Historical population
| Census | Pop. | Note | %± |
| 1920 | 140 |  | — |
| 1930 | 148 |  | 5.7% |
| 1940 | 144 |  | −2.7% |
| 1950 | 86 |  | −40.3% |
| 1960 | 73 |  | −15.1% |
| 1970 | 46 |  | −37.0% |
| 1980 | 53 |  | 15.2% |
| 1990 | 25 |  | −52.8% |
| 2000 | 26 |  | 4.0% |
| 2010 | 14 |  | −46.2% |
| 2020 | 11 |  | −21.4% |
U.S. Decennial Census

===2020 census===
The 2020 United States census counted 11 people, 7 households, and 5 families in Cedar. The population density was 61.8 per square mile (23.9/km^{2}). There were 10 housing units at an average density of 56.2 per square mile (21.7/km^{2}). The racial makeup was 100.0% (11) white or European American (100.0% non-Hispanic white), 0.0% (0) black or African-American, 0.0% (0) Native American or Alaska Native, 0.0% (0) Asian, 0.0% (0) Pacific Islander or Native Hawaiian, 0.0% (0) from other races, and 0.0% (0) from two or more races. Hispanic or Latino of any race was 0.0% (0) of the population.
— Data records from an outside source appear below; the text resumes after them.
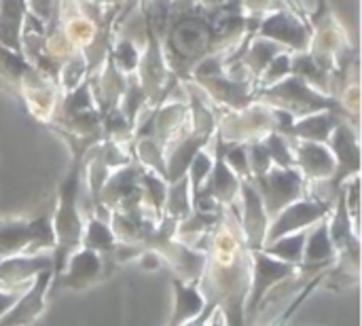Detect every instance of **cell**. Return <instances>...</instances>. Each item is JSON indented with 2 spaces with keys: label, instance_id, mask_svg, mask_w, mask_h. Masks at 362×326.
<instances>
[{
  "label": "cell",
  "instance_id": "1",
  "mask_svg": "<svg viewBox=\"0 0 362 326\" xmlns=\"http://www.w3.org/2000/svg\"><path fill=\"white\" fill-rule=\"evenodd\" d=\"M142 6L176 83H187L210 57L233 53L255 36L261 21L244 0L218 6H204L197 0H142Z\"/></svg>",
  "mask_w": 362,
  "mask_h": 326
},
{
  "label": "cell",
  "instance_id": "2",
  "mask_svg": "<svg viewBox=\"0 0 362 326\" xmlns=\"http://www.w3.org/2000/svg\"><path fill=\"white\" fill-rule=\"evenodd\" d=\"M0 87L15 93L30 117L47 127L51 125L62 102L59 87L21 51L4 45H0Z\"/></svg>",
  "mask_w": 362,
  "mask_h": 326
},
{
  "label": "cell",
  "instance_id": "3",
  "mask_svg": "<svg viewBox=\"0 0 362 326\" xmlns=\"http://www.w3.org/2000/svg\"><path fill=\"white\" fill-rule=\"evenodd\" d=\"M72 161L68 165L66 178L62 180L57 189V206L51 212V227H53V278L55 280L64 267L70 255H74L81 248V238H83V227L85 219L78 210V195H81V180H83V161L87 155V149H70Z\"/></svg>",
  "mask_w": 362,
  "mask_h": 326
},
{
  "label": "cell",
  "instance_id": "4",
  "mask_svg": "<svg viewBox=\"0 0 362 326\" xmlns=\"http://www.w3.org/2000/svg\"><path fill=\"white\" fill-rule=\"evenodd\" d=\"M255 100L274 110L288 115L291 119H299V117L314 115L320 110H331V112L339 115L344 121H348L350 125H354L346 106L337 98H331V95L314 89L305 78H301L299 74H293V72L288 76H284L282 81H278L265 89H259L255 93ZM354 127L358 129V125H354Z\"/></svg>",
  "mask_w": 362,
  "mask_h": 326
},
{
  "label": "cell",
  "instance_id": "5",
  "mask_svg": "<svg viewBox=\"0 0 362 326\" xmlns=\"http://www.w3.org/2000/svg\"><path fill=\"white\" fill-rule=\"evenodd\" d=\"M278 129V115L274 108L250 102L240 110L216 112V132L225 142H257L263 140L267 134Z\"/></svg>",
  "mask_w": 362,
  "mask_h": 326
},
{
  "label": "cell",
  "instance_id": "6",
  "mask_svg": "<svg viewBox=\"0 0 362 326\" xmlns=\"http://www.w3.org/2000/svg\"><path fill=\"white\" fill-rule=\"evenodd\" d=\"M55 238L51 227V212L32 221H2L0 223V259L19 255H38L42 248L53 250Z\"/></svg>",
  "mask_w": 362,
  "mask_h": 326
},
{
  "label": "cell",
  "instance_id": "7",
  "mask_svg": "<svg viewBox=\"0 0 362 326\" xmlns=\"http://www.w3.org/2000/svg\"><path fill=\"white\" fill-rule=\"evenodd\" d=\"M250 182L261 195V202L269 221L278 216L293 202L305 197V180L297 168L272 165L267 172L252 176Z\"/></svg>",
  "mask_w": 362,
  "mask_h": 326
},
{
  "label": "cell",
  "instance_id": "8",
  "mask_svg": "<svg viewBox=\"0 0 362 326\" xmlns=\"http://www.w3.org/2000/svg\"><path fill=\"white\" fill-rule=\"evenodd\" d=\"M255 36L269 38L282 45L291 53H301V51H308L310 38H312V25L308 19L299 17L288 6H278L261 17Z\"/></svg>",
  "mask_w": 362,
  "mask_h": 326
},
{
  "label": "cell",
  "instance_id": "9",
  "mask_svg": "<svg viewBox=\"0 0 362 326\" xmlns=\"http://www.w3.org/2000/svg\"><path fill=\"white\" fill-rule=\"evenodd\" d=\"M250 261H252V286H250V293L246 295L248 303H246L244 314L252 320L259 312V305L267 297V291L293 278L299 272V267L288 265L276 257H269L263 250H250Z\"/></svg>",
  "mask_w": 362,
  "mask_h": 326
},
{
  "label": "cell",
  "instance_id": "10",
  "mask_svg": "<svg viewBox=\"0 0 362 326\" xmlns=\"http://www.w3.org/2000/svg\"><path fill=\"white\" fill-rule=\"evenodd\" d=\"M333 210L331 204H325L320 199L314 197H301L297 202H293L291 206H286L278 216H274L267 225L265 231V244H272L274 240L295 233V231H303L310 229L312 225H316L318 221H322L325 216H329Z\"/></svg>",
  "mask_w": 362,
  "mask_h": 326
},
{
  "label": "cell",
  "instance_id": "11",
  "mask_svg": "<svg viewBox=\"0 0 362 326\" xmlns=\"http://www.w3.org/2000/svg\"><path fill=\"white\" fill-rule=\"evenodd\" d=\"M327 146L331 149L333 157H335V176H333V189L339 193L341 187L358 176L361 172V146H358V129L354 125H350L348 121H339L337 127L333 129Z\"/></svg>",
  "mask_w": 362,
  "mask_h": 326
},
{
  "label": "cell",
  "instance_id": "12",
  "mask_svg": "<svg viewBox=\"0 0 362 326\" xmlns=\"http://www.w3.org/2000/svg\"><path fill=\"white\" fill-rule=\"evenodd\" d=\"M51 269H42L34 276V282L25 295H21L2 316L0 326H25L32 325L45 310V297L51 289Z\"/></svg>",
  "mask_w": 362,
  "mask_h": 326
},
{
  "label": "cell",
  "instance_id": "13",
  "mask_svg": "<svg viewBox=\"0 0 362 326\" xmlns=\"http://www.w3.org/2000/svg\"><path fill=\"white\" fill-rule=\"evenodd\" d=\"M242 199V216H240V225L244 231V240L246 246L250 250H261L263 242H265V231L269 225V219L265 214L261 195L257 193L255 185L250 182V178H244L240 185V197Z\"/></svg>",
  "mask_w": 362,
  "mask_h": 326
},
{
  "label": "cell",
  "instance_id": "14",
  "mask_svg": "<svg viewBox=\"0 0 362 326\" xmlns=\"http://www.w3.org/2000/svg\"><path fill=\"white\" fill-rule=\"evenodd\" d=\"M102 276H106V269L100 255L89 248H78L74 255H70L64 272L55 280H51V284H59L66 289H85L98 282Z\"/></svg>",
  "mask_w": 362,
  "mask_h": 326
},
{
  "label": "cell",
  "instance_id": "15",
  "mask_svg": "<svg viewBox=\"0 0 362 326\" xmlns=\"http://www.w3.org/2000/svg\"><path fill=\"white\" fill-rule=\"evenodd\" d=\"M339 121H344L339 115H335L331 110H320V112H314V115L293 119L278 134H282L286 138H295V140H310V142L327 144Z\"/></svg>",
  "mask_w": 362,
  "mask_h": 326
},
{
  "label": "cell",
  "instance_id": "16",
  "mask_svg": "<svg viewBox=\"0 0 362 326\" xmlns=\"http://www.w3.org/2000/svg\"><path fill=\"white\" fill-rule=\"evenodd\" d=\"M28 15L23 0H0V45L21 51V28Z\"/></svg>",
  "mask_w": 362,
  "mask_h": 326
},
{
  "label": "cell",
  "instance_id": "17",
  "mask_svg": "<svg viewBox=\"0 0 362 326\" xmlns=\"http://www.w3.org/2000/svg\"><path fill=\"white\" fill-rule=\"evenodd\" d=\"M199 282L193 284H185L182 280H174V291H176V305L172 312V318L168 326H182L185 322H189L191 318H195L204 308H206V299L204 295L197 291Z\"/></svg>",
  "mask_w": 362,
  "mask_h": 326
},
{
  "label": "cell",
  "instance_id": "18",
  "mask_svg": "<svg viewBox=\"0 0 362 326\" xmlns=\"http://www.w3.org/2000/svg\"><path fill=\"white\" fill-rule=\"evenodd\" d=\"M117 238L110 229V225L102 219H98L95 214H89L85 219V227H83V238H81V248H89L102 255H115L117 248ZM115 261V259H112Z\"/></svg>",
  "mask_w": 362,
  "mask_h": 326
},
{
  "label": "cell",
  "instance_id": "19",
  "mask_svg": "<svg viewBox=\"0 0 362 326\" xmlns=\"http://www.w3.org/2000/svg\"><path fill=\"white\" fill-rule=\"evenodd\" d=\"M305 238H308V229L303 231H295L288 235H282L278 240H274L272 244H265L261 250L267 252L269 257H276L288 265L299 267L303 261V248H305Z\"/></svg>",
  "mask_w": 362,
  "mask_h": 326
},
{
  "label": "cell",
  "instance_id": "20",
  "mask_svg": "<svg viewBox=\"0 0 362 326\" xmlns=\"http://www.w3.org/2000/svg\"><path fill=\"white\" fill-rule=\"evenodd\" d=\"M225 161L238 174V178H242V180L250 178L246 144H242V142H225Z\"/></svg>",
  "mask_w": 362,
  "mask_h": 326
},
{
  "label": "cell",
  "instance_id": "21",
  "mask_svg": "<svg viewBox=\"0 0 362 326\" xmlns=\"http://www.w3.org/2000/svg\"><path fill=\"white\" fill-rule=\"evenodd\" d=\"M25 8L30 15H34L40 21H47L49 13H51V0H23Z\"/></svg>",
  "mask_w": 362,
  "mask_h": 326
},
{
  "label": "cell",
  "instance_id": "22",
  "mask_svg": "<svg viewBox=\"0 0 362 326\" xmlns=\"http://www.w3.org/2000/svg\"><path fill=\"white\" fill-rule=\"evenodd\" d=\"M13 289H15V286H13ZM13 289H8L6 293H2V291H0V316H2V314H4V312H6L15 301H17V299H19V293H15ZM21 295H23V293H21Z\"/></svg>",
  "mask_w": 362,
  "mask_h": 326
},
{
  "label": "cell",
  "instance_id": "23",
  "mask_svg": "<svg viewBox=\"0 0 362 326\" xmlns=\"http://www.w3.org/2000/svg\"><path fill=\"white\" fill-rule=\"evenodd\" d=\"M87 2H91L95 6H110V4H121L125 0H87Z\"/></svg>",
  "mask_w": 362,
  "mask_h": 326
},
{
  "label": "cell",
  "instance_id": "24",
  "mask_svg": "<svg viewBox=\"0 0 362 326\" xmlns=\"http://www.w3.org/2000/svg\"><path fill=\"white\" fill-rule=\"evenodd\" d=\"M199 4H204V6H218V4H225V2H229V0H197Z\"/></svg>",
  "mask_w": 362,
  "mask_h": 326
},
{
  "label": "cell",
  "instance_id": "25",
  "mask_svg": "<svg viewBox=\"0 0 362 326\" xmlns=\"http://www.w3.org/2000/svg\"><path fill=\"white\" fill-rule=\"evenodd\" d=\"M312 2H314V0H303V4H305V11H308V13L314 8V4H312Z\"/></svg>",
  "mask_w": 362,
  "mask_h": 326
},
{
  "label": "cell",
  "instance_id": "26",
  "mask_svg": "<svg viewBox=\"0 0 362 326\" xmlns=\"http://www.w3.org/2000/svg\"><path fill=\"white\" fill-rule=\"evenodd\" d=\"M206 326H221V322H212V325L208 322V325H206Z\"/></svg>",
  "mask_w": 362,
  "mask_h": 326
}]
</instances>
Of the 7 households, 14.3% had children under the age of 18; 71.4% were married couples living together; 28.6% had a female householder with no spouse or partner present. 28.6% of households consisted of individuals and 14.3% had someone living alone who was 65 years of age or older. The average household size was 2.4 and the average family size was 2.7.

0.0% of the population was under the age of 18, 0.0% from 18 to 24, 0.0% from 25 to 44, 54.5% from 45 to 64, and 45.5% who were 65 years of age or older. The median age was 62.8 years. For every 100 females, there were 57.1 males. For every 100 females ages 18 and older, there were 57.1 males.

The 2016–2020 5-year American Community Survey estimates show that the median household income was $58,750 (with a margin of error of +/- $18,057) and the median family income was $59,167 (+/- $14,677). The median income for those above 16 years old was $46,250 (+/- $45,029).

===2010 census===
As of the census of 2010, there were 14 people, 8 households, and 5 families residing in the city. The population density was 77.8 PD/sqmi. There were 16 housing units at an average density of 88.9 /sqmi. The racial makeup of the city was 100.0% White.

There were 8 households, of which 12.5% had children under the age of 18 living with them, 62.5% were married couples living together, and 37.5% were non-families. 37.5% of all households were made up of individuals, and 25% had someone living alone who was 65 years of age or older. The average household size was 1.75 and the average family size was 2.20.

The median age in the city was 71.3 years. 7.1% of residents were under the age of 18; 0% were between the ages of 18 and 24; 7.1% were from 25 to 44; 14.2% were from 45 to 64; and 71.4% were 65 years of age or older. The gender makeup of the city was 50.0% male and 50.0% female.

==Government==
The Cedar government consists of a mayor and five council members. The council meets the first Monday of each month at 7 pm.

==Education==
The community is served by Smith Center USD 237 public school district.